* begin Records for the exercise *

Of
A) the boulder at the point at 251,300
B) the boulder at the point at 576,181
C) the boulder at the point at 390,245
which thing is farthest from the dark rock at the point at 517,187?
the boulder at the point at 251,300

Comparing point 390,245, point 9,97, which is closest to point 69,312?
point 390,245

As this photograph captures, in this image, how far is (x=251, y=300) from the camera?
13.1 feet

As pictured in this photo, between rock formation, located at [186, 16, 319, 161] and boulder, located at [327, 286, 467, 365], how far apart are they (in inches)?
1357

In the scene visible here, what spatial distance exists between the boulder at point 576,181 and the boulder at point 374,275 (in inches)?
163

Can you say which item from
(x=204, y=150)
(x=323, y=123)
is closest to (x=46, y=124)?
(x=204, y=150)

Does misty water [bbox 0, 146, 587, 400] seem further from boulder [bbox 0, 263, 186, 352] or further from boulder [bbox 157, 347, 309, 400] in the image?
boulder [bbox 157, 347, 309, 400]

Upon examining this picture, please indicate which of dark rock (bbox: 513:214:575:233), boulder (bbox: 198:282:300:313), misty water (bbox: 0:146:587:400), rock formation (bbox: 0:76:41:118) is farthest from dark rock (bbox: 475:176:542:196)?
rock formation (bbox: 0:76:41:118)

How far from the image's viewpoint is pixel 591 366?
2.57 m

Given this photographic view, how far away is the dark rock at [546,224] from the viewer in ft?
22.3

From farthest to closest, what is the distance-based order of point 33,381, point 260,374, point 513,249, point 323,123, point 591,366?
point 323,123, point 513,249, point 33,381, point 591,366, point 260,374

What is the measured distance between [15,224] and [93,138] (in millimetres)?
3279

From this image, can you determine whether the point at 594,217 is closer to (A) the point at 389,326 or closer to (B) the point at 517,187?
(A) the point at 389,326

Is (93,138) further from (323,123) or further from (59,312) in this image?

* end Records for the exercise *

▶ Aim:
Rewrite as a numbered list, omitting blank lines, the lines beginning with the line containing "Upon examining this" and running through the end of the lines.

▶ In response:
1. Upon examining this picture, please indicate which of dark rock (bbox: 513:214:575:233), boulder (bbox: 198:282:300:313), misty water (bbox: 0:146:587:400), rock formation (bbox: 0:76:41:118) is farthest from dark rock (bbox: 475:176:542:196)?
2. rock formation (bbox: 0:76:41:118)
3. How far from the image's viewpoint is pixel 591 366?
4. 2.57 m
5. Given this photographic view, how far away is the dark rock at [546,224] from the viewer in ft?
6. 22.3
7. From farthest to closest, what is the distance-based order of point 33,381, point 260,374, point 513,249, point 323,123, point 591,366?
8. point 323,123, point 513,249, point 33,381, point 591,366, point 260,374
9. What is the measured distance between [15,224] and [93,138] (in millimetres)?
10. 3279
11. From this image, can you determine whether the point at 594,217 is closer to (A) the point at 389,326 or closer to (B) the point at 517,187?
12. (A) the point at 389,326
13. Is (93,138) further from (323,123) or further from (59,312) in this image?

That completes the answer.